Il padre Santo Filippo ha partecipato alla Grande Guerra, in cui è stato ferito e riceverà in seguito, nel cinquantesimo della vittoria, l’attestato di Cavaliere di Vittorio Veneto.
Fausto è un bel ragazzo biondo, sveglio e attivo, frequenta fino alla quinta elementare, si arrangia a fare qualche lavoretto come tanti giovani di allora, la guerra è già in atto, le opportunità di lavoro sono poche, per qualche mese lavora in Piemonte con altri tavernolesi come boscaiolo e taglialegna.
Al rientro in paese, nella primavera del ’44 riceve la cartolina di chiamata alle armi da parte della neonata Repubblica Sociale.

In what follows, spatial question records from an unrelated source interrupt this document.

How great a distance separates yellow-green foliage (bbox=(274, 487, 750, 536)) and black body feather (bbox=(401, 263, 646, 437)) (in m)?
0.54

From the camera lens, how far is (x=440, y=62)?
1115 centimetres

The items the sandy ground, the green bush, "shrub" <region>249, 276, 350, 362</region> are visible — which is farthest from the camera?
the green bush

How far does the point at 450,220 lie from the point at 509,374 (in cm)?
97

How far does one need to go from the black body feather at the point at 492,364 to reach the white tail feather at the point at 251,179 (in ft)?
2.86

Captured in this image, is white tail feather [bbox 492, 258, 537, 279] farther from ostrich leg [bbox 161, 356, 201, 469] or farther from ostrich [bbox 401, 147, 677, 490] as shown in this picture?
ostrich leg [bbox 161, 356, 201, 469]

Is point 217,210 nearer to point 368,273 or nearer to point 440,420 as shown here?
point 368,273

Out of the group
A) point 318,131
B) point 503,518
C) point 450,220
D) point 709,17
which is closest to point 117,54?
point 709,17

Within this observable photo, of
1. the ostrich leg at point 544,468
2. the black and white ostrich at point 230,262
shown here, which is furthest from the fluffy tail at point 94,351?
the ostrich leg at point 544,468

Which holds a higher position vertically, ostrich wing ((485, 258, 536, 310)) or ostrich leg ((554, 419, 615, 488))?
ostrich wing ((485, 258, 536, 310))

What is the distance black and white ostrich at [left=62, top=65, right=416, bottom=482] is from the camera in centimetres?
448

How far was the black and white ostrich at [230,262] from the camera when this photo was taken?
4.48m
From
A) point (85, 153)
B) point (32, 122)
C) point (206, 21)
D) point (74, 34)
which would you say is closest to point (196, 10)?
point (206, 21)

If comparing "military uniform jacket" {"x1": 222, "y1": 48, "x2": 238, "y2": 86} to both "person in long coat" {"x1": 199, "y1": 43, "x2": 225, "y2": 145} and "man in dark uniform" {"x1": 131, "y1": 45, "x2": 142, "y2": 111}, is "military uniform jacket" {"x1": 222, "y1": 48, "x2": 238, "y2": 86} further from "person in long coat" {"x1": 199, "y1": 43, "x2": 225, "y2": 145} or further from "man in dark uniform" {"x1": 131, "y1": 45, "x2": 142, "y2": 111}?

Viene inquadrato presso Alessandria nella Divisione di Fanteria di Marina “San Marco” che poteva contare, tra ufficiali, sottufficiali e truppa, su più di 12.000 uomini. Successivamente viene inviato in Germania con la sua Divisione per un periodo di addestramento che avrà durata di quattro mesi, precisamente a Grafenwohr, in Baviera.
Al termine dell’addestramento, ai primi di agosto, dopo un viaggio di una decina di giorni, la San Marco viene dislocata in Liguria e la sua Compagnia, presso Vado Ligure, ha il compito di presidiare la costa per impedire eventuali sbarchi alleati.
Nelle settimane successive alcuni reparti vengono impiegati anche in rastrellamenti nei confronti dei partigiani e di renitenti alla leva e Fausto assiste purtroppo anche a maltrattamenti nei confronti di gente del luogo, per la maggior parte contadini.